City of Lincoln
Fire & Rescue Department
Zion Church Fire
Fire destroys church
By MARGARET REIST / Lincoln Journal Star
Saturday, Jun 09, 2007 - 11:59:06 pm CDT
An early Saturday morning blaze gutted Zion Church, a landmark at Ninth and D streets built 80 years ago by German Russian immigrants.
The huge brick building was little more than a shell once the flames subsided, and firefighters decided to stay there until at least this morning to make sure the ashes don’t reignite and that no one goes inside, said Chief Fire Inspector Bill Moody.
Only one lane of Ninth Street will remain open, possibly until Monday. Damage estimates are still very preliminary but will likely be well over $2 million, Moody said.
Fire inspectors won’t go inside until today, after some of the freestanding walls that are unsafe can be demolished, he said.
On Saturday morning, church members stood outside the shell of the once-imposing brick building, watching fire hoses pump hundreds of gallons of water through? windows once adorned with stained glass.
“There was a lot of love and bonding, commitment, that’s been in this building,” said Sara Mann. “God’s been at work.”
The church was built in the historic South Bottoms neighborhood? in 1927 by German Russian immigrants who lived in the neighborhood.
By the 1990s, it was the home of Zion Congregational Church, which at that time had an older and dwindling congregation.
Covenant Presbyterian Church, then at 40th Street and Sheridan Boulevard, was looking for more space, and the pastor at Ninth and D streets offered his building.
In 1997, the two congregations combined to create Zion Church (Presbyterian Church in America). The merger brought young families into the church, some of whom moved to the area.
“It brought a lot of people into the neighborhood,” said Zion children’s Pastor Keith Ghormley.
The church had planned to break ground this morning for a $1.1 million educational wing to go up on the west side of the building, where a small white house now sits.
But firefighters dispatched to Ninth and D about 5 a.m. saw flames shooting 5 to 20 feet out from the north basement windows of the church as they arrived.
When they went in to make sure no one was trapped, they were met with intense heat and black smoke, said Deputy Fire Chief Pat Borer.
The fire had broken through the floor of the first level as most of the 30 to 40 firefighters at the scene made their way through the heat and smoke.
Eventually, convinced the building was empty, they decided the fire had spread too far and went into a defensive mode to keep it contained to the building.
Three hours later, they had the blaze under control, but parts of the building continued to burn after 8 a.m., Borer said.
Inspectors don’t know yet how the fire started, but congregation members said the initial flames came from a kitchen area in the basement, right below a storage area.?
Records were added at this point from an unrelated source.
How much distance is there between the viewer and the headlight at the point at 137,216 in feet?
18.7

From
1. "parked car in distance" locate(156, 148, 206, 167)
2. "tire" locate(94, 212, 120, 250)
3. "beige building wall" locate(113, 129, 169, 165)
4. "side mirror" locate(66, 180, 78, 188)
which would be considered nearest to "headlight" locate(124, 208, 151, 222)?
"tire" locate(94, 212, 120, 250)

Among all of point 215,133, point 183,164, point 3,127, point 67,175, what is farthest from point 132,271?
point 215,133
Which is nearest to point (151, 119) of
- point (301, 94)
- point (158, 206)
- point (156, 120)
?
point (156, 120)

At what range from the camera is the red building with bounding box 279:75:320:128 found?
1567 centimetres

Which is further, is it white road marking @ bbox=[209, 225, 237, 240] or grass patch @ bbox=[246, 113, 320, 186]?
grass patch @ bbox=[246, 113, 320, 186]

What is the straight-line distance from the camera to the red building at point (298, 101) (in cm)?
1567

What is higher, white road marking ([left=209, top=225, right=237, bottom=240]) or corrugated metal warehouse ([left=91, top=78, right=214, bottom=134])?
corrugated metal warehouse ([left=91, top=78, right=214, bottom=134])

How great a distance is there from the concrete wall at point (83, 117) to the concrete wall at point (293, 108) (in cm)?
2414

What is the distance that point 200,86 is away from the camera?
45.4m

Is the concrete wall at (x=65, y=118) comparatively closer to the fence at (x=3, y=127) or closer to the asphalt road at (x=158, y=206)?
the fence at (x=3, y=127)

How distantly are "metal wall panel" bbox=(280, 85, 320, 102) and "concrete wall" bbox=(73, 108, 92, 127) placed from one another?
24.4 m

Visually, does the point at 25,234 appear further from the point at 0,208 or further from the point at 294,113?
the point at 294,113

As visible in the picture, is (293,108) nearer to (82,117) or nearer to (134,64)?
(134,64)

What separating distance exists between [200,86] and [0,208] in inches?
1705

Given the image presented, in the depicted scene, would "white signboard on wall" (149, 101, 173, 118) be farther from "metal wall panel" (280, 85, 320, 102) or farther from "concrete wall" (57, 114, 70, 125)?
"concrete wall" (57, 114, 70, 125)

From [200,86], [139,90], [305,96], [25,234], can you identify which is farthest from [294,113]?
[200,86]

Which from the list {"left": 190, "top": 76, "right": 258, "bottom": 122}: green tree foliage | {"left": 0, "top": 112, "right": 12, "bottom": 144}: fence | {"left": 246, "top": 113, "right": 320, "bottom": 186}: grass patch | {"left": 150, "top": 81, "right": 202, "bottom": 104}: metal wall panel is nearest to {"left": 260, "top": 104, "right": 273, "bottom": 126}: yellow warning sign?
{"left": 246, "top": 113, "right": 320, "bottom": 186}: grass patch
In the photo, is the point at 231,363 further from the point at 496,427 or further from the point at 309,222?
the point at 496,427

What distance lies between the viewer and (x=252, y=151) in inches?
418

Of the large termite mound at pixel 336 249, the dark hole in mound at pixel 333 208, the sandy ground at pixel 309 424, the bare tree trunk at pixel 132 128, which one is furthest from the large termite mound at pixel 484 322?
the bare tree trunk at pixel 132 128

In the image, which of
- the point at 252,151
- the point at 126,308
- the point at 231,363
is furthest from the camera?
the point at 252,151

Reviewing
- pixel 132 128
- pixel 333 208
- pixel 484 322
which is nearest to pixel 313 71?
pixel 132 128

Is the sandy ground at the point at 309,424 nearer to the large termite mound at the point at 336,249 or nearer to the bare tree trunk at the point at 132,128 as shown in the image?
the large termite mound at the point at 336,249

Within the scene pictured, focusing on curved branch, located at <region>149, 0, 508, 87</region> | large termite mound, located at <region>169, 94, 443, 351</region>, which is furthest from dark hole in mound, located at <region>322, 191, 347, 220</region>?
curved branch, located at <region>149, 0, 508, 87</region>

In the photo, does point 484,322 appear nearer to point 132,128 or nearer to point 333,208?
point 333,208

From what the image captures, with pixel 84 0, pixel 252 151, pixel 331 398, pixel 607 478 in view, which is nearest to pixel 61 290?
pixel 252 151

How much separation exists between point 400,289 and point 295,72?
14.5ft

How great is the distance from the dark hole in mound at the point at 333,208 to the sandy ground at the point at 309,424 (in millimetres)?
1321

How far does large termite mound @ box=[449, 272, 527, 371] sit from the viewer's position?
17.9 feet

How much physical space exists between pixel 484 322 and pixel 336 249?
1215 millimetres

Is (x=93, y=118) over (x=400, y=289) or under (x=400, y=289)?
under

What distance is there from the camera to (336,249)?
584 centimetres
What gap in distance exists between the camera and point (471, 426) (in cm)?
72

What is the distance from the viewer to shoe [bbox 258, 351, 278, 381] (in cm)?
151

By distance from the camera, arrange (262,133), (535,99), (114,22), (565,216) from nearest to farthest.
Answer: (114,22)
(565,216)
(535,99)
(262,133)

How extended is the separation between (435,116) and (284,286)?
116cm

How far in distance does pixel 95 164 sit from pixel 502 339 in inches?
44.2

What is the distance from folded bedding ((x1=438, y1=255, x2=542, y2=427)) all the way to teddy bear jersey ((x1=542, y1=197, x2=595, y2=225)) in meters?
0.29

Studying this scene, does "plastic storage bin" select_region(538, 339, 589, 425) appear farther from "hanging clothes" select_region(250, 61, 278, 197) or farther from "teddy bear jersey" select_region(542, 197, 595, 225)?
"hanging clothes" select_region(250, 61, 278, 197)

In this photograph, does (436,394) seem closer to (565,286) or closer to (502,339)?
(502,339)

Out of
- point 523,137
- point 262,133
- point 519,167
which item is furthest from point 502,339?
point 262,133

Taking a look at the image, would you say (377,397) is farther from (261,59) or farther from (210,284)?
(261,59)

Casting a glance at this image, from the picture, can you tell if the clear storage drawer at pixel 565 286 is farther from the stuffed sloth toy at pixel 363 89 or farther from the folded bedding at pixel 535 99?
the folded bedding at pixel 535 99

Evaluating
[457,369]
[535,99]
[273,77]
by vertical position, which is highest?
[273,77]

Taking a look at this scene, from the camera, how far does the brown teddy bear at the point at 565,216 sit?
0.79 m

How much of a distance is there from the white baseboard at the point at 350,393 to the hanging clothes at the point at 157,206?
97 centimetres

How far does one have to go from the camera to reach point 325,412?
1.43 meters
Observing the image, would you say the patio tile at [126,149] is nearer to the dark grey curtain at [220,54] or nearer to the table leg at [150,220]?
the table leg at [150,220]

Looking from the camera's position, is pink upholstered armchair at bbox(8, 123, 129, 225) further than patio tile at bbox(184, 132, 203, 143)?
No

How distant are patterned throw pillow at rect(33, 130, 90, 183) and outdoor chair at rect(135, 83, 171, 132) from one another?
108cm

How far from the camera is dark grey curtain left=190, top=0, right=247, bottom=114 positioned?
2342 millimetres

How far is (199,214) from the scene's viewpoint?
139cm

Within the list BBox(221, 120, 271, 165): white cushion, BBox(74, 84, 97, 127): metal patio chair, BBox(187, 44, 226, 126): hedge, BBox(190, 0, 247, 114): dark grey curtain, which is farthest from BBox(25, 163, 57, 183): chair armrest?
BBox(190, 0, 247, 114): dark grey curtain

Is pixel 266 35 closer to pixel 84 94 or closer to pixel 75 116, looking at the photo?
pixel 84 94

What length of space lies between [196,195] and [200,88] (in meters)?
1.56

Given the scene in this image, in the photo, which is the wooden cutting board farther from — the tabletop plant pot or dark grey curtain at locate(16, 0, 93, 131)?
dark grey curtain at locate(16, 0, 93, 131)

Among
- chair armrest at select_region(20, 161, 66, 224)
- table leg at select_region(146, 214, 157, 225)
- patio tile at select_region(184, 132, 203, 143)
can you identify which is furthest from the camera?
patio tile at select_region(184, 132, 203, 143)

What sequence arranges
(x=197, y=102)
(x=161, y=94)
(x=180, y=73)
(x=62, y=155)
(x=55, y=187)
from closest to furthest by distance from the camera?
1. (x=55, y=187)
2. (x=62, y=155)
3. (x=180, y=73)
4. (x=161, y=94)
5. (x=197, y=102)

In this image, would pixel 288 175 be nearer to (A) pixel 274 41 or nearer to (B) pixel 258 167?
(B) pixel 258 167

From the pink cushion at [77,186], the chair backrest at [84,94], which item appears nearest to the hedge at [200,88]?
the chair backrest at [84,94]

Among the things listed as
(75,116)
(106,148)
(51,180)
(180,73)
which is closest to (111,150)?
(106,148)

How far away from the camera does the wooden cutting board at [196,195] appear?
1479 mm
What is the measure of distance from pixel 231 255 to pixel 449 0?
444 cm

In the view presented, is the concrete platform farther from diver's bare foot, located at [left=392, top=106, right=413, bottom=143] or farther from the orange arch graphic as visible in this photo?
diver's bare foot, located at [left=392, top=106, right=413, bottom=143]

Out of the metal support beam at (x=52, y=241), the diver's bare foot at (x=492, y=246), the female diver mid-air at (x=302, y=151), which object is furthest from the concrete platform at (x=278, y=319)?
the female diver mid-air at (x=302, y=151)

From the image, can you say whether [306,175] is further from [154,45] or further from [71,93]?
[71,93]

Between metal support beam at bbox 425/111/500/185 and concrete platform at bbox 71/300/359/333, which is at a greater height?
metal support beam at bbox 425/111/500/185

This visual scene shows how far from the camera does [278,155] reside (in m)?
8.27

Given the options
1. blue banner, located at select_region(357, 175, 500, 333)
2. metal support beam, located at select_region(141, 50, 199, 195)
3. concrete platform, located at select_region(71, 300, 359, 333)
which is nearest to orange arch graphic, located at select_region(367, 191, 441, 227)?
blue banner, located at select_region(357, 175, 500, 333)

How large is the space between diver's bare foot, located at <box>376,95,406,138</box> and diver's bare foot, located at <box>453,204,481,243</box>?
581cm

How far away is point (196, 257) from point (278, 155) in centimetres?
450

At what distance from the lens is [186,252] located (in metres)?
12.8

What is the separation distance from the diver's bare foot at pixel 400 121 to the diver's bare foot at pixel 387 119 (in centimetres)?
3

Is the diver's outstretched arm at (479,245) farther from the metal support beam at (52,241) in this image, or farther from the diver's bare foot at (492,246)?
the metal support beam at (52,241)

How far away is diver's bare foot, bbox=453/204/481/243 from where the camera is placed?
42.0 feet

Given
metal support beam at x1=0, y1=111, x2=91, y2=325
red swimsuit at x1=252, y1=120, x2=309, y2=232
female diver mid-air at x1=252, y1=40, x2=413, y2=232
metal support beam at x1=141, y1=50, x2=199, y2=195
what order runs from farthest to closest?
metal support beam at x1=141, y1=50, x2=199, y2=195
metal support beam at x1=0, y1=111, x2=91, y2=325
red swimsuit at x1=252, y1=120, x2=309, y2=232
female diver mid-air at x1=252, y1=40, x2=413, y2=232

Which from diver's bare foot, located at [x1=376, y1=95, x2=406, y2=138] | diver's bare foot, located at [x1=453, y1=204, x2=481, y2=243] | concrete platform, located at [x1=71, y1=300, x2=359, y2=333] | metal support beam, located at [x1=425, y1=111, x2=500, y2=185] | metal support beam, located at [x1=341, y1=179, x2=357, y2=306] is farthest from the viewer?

Ghormley said he and his wife attended a wedding at the church on Friday evening.
“I was at the wedding and I said to my wife how beautiful that sanctuary looked at that time of day,” said Ghormley.
Congregation member Rob Hotz said pictures of confirmation classes that once lined the church walls chronicled the history of the church.
The pictures are gone now, as are hymnals, prayers books and Sunday School materials, but luckily, Ghormley said, the church offices are in another building so records are safe.
Church members? will hold a service at St. Paul Methodist Church, 1144 M St., at noon Sunday, after the church’s regular services.
“We don’t know from there, but that takes care of tomorrow,” Ghormley said Saturday.
They’ll have to find a temporary place to worship, but eventually, it would be nice to rebuild on the same spot, he said.
“It’s really sad. That building’s been there for 80 years. It’s just been a landmark, It’s a neighborhood icon,” he said. “So we’ll have to find something (to replace it).”
But hours earlier, all congregation members could do was watch as firefighters snuffed out remaining flames in the old church.
Linda Siedell’s grandfather was pastor there for a year in 1957 and performed services in both German and English.
“I’m one of the originals that goes way back,” she said, standing on a corner across the street.
She ran through the halls of the church as a child, was confirmed there, then married there. She left for a few years, but recently returned with her husband, Barry.
“It was so neat to come back,” she said.
Now, she said, they’ll just have to look forward.
“We’ll just see what God’s plan is,” she said. “I’ll wait and see what amazing things we do.”